Kevin Buzzard (Oct 17 2018 at 17:11):

Computer scientists like writing their proofs backwards because then they don't get extra hypotheses cluttering up the context ("things that used to be the goal" are not remembered, whereas old hypotheses are)

Kevin Buzzard (Oct 17 2018 at 17:11):

have Z2 : (n * m + n + m) + 1 = (n + 1) * (m + 1),
    by simp[add_mul,mul_add,mul_one,one_mul,add_assoc],

I would just put by ring because why not.

Johan Commelin (Oct 17 2018 at 17:11):

@Neil Strickland In the post by Kevin (above this one) you can see that x and n can be determined from xR. So you can make them implicit, by wrapping them in {} instead of ().

Kevin Buzzard (Oct 17 2018 at 17:25):

The reason it's not dealt with automatically by simp is I believe that Leo removed add_mul and mul_add from the list of simp rules because of some CS reasons.

Kevin Buzzard (Oct 17 2018 at 17:31):

Do you ever use nilpotent_mul_rightand npz_mul_right ?

Mario Carneiro (Oct 17 2018 at 18:44):

because of some CS reasons

aka exponential blowup

Kevin Buzzard (Oct 17 2018 at 18:45):

Like I said

Mario Carneiro (Oct 17 2018 at 18:49):

There are mechanisms that allow Lean to obtain a commutative ring structure automatically from a field structure where necessary, but the resulting commutative ring structure is anonymous. It has been found convenient to include the line

instance : comm_ring ℚ := by apply_instance

in data/rat.lean, which allows us to use the notation rat.comm_ring to refer to the standard commutative ring structure on $\mathbb{Q}$.

═══

Please finish out the next part of the Lean forum thread, picking up right after its last message. The material that comes next has no connection to the Lean forum thread.

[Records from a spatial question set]
═══

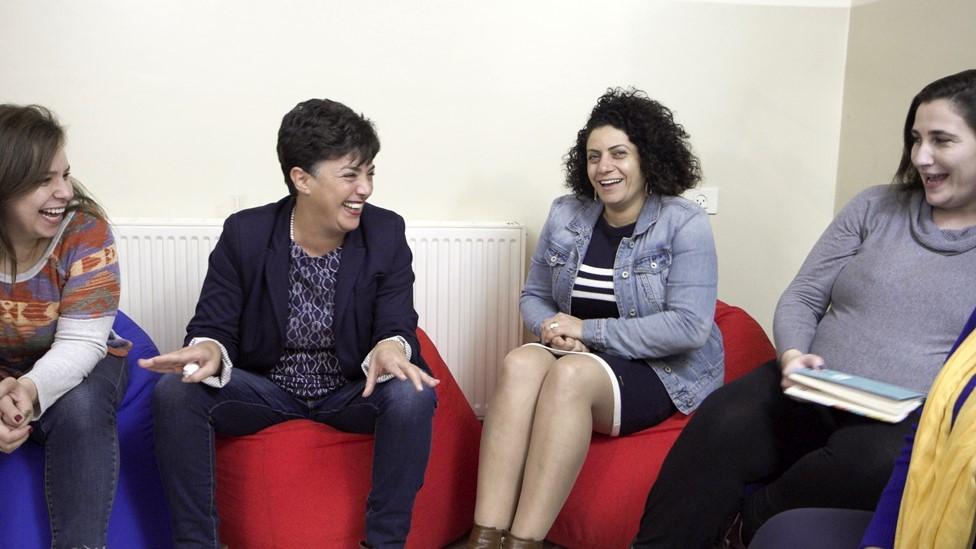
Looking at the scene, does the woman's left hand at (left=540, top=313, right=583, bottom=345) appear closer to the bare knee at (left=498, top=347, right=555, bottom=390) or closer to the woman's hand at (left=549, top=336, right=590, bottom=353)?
the woman's hand at (left=549, top=336, right=590, bottom=353)

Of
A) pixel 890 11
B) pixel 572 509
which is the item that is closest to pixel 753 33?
pixel 890 11

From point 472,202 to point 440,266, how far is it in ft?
0.84

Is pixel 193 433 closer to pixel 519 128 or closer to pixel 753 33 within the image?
pixel 519 128

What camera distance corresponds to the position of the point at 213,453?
172 cm

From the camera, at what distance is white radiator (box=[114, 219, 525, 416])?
2426mm

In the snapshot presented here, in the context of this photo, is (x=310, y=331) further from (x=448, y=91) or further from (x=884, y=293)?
(x=884, y=293)

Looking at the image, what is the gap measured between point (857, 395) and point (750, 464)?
11.0 inches

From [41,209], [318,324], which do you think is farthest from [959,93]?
[41,209]

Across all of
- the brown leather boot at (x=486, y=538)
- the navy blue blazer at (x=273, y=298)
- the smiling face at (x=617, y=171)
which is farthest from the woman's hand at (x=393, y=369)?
the smiling face at (x=617, y=171)

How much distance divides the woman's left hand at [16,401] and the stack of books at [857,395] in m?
1.39

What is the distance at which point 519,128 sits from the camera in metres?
2.71

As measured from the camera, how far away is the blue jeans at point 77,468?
1593 millimetres

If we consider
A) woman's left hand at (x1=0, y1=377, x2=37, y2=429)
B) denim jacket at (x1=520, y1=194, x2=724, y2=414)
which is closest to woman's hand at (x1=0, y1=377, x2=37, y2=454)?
woman's left hand at (x1=0, y1=377, x2=37, y2=429)

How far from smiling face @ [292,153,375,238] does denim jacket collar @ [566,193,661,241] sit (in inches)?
21.7
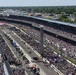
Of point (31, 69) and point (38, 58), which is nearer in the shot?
point (31, 69)

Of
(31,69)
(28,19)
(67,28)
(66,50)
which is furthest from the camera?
(28,19)

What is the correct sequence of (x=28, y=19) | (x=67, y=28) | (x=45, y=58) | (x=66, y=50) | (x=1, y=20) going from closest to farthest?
(x=45, y=58), (x=66, y=50), (x=67, y=28), (x=28, y=19), (x=1, y=20)

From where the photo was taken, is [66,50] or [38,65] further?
[66,50]

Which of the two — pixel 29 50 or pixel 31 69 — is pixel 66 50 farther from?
pixel 31 69

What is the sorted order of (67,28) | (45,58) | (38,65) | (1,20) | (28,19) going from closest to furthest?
1. (38,65)
2. (45,58)
3. (67,28)
4. (28,19)
5. (1,20)

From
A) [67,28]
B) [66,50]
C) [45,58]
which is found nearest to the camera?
[45,58]

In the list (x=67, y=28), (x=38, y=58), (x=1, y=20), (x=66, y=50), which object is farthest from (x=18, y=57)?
(x=1, y=20)

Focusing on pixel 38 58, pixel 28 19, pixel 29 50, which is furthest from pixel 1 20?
pixel 38 58

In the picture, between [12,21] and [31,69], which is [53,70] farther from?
[12,21]
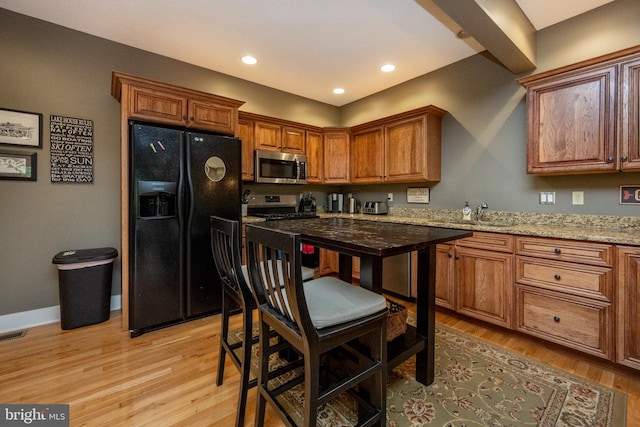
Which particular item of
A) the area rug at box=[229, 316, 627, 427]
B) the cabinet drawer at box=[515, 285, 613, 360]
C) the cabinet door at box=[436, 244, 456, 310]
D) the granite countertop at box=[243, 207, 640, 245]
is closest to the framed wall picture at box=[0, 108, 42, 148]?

═══

ANSWER BELOW =>
Actually this is just to make it faster for lean to discover that Q has a comm_ring instance. Not sure if you want to mention that though.

Mario Carneiro (Oct 17 2018 at 18:52):

There is no obvious way to supply an alternative name; Lean rejects variable [R : comm_ring α], for reasons that are not clear to me.

Johan already mentioned this a bit, but unnamed instance variables are automatically included whenever the variable they reference is included, while a named variable is only included if it is used directly. So if you want to name an instance variable you have to put include R so it gets included even when it is not referenced.

Mario Carneiro (Oct 17 2018 at 19:01):

We are given a proof (denoted n_le_m) that $n\leq m$. We now apply the theorem nat.succ_le_succ to convert it to a proof that $n+1\leq m+1$. Note that the conclusion of nat.succ_le_succ is actually that succ n ≤ succ m, where succ is the successor function as in Peano arithmetic. One needs to unwind the definitions of $1$ and $+$ to see that n + 1 is the same as succ n. It is not clear to me under what circumstances this unwinding happens automatically, but it seems to work here.

Unfolding of definitions like this happens, quite aggressively, when lean expects something of type T and you give it something of type T', and it tries to figure out why T and T' are the same (definitionally equal). Most tactics, on the other hand, are sensitive to the exact way you write an expression, so for example rw would not work on a term of type next_pow_zero even though it is an equality after some unfolding. You can also obtain the result of line 18 in a more automatic way by using unfold next_pow_zero at xR.

Mario Carneiro (Oct 17 2018 at 19:03):

L19:

Note that we have given the name Sn_le_Sm to our conclusion. The Lean documentation says that one can use the keyword have with no label, and use the keyword this to refer to the most recently proved statement. However, this does not seem to work here. I think that this is because we are in tactic mode, and anonymous have only works outside that mode. But the full story is not clear to me.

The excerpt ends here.